This week marks one year since we found out our baby died inside of me. It feels like a world away, and both my inner world and the greater outer world has changed tremendously since then. It’s funny how time is such an illusion.
In many ways though, the world is very much the same as it was during that life-changing week. The willows have the same showy golden yellow, brightening up the browns of the hibernating forest. Carrots and parsnips are still tucked under the soil awaiting their grand entrance into soups and stews to warm the belly. The hens are all losing their feathers, expending massive energy to rebuild their keratin coat, while hiding under the porch on days where the rain doesn’t stop. Turkeys are thawing in the fridge, quinces are sweetening up the kitchen aroma, fires are lit, and the hearth is full.
I love the rhythm of the seasons.
I love that the Earth keeps going, no matter what tragedy unfolds in the human realm. I love that every November will be like this, even long after I am dead and gone. I love that I will always spend this season fondly remembering my first babe.
In our home, the seasons drive every part of our life and keep us humble and aware of the miracle of the wheel of life and death. I feel grounded now, even when my mind gets lost in the memories of life one year ago: that emergency room visit, my mom holding my face through tears, my husband sobbing too hard to call his mom, all those nights where I woke up holding my belly and crying “my baby!” I look back onto this me from one year ago–so grief-struck, so vulnerable, raw, open to the world, and embedded in the full reality of what now is. I see this woman and I want to hold her, keep her close, brush her hair, and wash her feet. I want to mother this bereaved mother.

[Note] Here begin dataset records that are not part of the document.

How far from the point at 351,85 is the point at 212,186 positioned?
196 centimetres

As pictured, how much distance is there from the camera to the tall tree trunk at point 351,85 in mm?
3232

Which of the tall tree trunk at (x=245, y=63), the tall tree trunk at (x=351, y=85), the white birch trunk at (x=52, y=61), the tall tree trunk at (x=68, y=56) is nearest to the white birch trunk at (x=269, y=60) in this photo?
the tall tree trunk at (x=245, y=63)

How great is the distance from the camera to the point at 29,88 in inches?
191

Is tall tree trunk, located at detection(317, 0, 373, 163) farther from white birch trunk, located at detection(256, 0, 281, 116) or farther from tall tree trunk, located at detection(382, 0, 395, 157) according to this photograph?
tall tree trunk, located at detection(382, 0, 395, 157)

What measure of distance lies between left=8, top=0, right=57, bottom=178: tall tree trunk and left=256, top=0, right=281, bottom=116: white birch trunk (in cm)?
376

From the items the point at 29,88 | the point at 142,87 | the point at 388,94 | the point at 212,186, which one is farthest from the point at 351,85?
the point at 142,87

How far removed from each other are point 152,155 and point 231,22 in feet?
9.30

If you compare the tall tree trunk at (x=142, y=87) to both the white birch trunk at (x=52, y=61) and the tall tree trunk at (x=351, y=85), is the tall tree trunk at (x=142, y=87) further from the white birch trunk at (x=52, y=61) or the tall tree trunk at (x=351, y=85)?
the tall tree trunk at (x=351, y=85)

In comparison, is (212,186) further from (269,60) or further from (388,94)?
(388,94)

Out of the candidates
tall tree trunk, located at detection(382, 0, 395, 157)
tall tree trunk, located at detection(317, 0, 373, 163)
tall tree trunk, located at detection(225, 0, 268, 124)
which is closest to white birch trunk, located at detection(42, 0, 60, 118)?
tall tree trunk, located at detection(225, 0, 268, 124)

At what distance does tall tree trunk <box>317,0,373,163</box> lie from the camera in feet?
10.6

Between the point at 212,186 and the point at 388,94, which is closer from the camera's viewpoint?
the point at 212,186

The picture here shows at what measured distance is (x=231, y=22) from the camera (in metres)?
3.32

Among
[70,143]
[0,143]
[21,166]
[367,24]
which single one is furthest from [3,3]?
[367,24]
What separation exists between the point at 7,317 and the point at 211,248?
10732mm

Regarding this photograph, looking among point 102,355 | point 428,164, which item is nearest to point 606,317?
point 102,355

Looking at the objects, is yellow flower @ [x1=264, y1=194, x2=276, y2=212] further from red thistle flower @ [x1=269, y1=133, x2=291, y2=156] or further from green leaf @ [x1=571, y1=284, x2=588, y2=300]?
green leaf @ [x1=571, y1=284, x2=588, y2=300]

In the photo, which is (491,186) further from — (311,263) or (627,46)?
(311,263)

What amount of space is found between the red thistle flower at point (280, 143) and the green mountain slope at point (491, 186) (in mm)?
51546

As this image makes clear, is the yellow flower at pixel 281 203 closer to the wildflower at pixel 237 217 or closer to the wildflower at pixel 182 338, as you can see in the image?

These memories have been flashing into my mind this week, and as they appear, I honor them, feel my heart swell up, and send compassion to myself and my deceased baby, as well as the one living inside of me now. And, you know, I really feel fine. I wasn’t sure if I was going to be a wreck this week, and even though our holiday plans have changed and Andrew and I will be savoring a home-cooked meal by ourselves, I feel peace.
I suppose the biggest feeling I have right now is one of gratitude.
Gratitude for the wildness and journey of this deep fall into the well of grief one year ago, and the courageous rising up from it that has and is still occurring. Gratitude that I am living through the feat of life after pregnancy loss. Gratitude for a new-found sense of empathy for all other humans, and bereaved mothers especially. And so much gratitude for the opportunity to hold another darling soul in my womb again. I hope this child will learn that even though life has intense moments of pain and bitterness, there is still so much sweetness to be enjoyed. In fact, the pain makes it that much more sweet.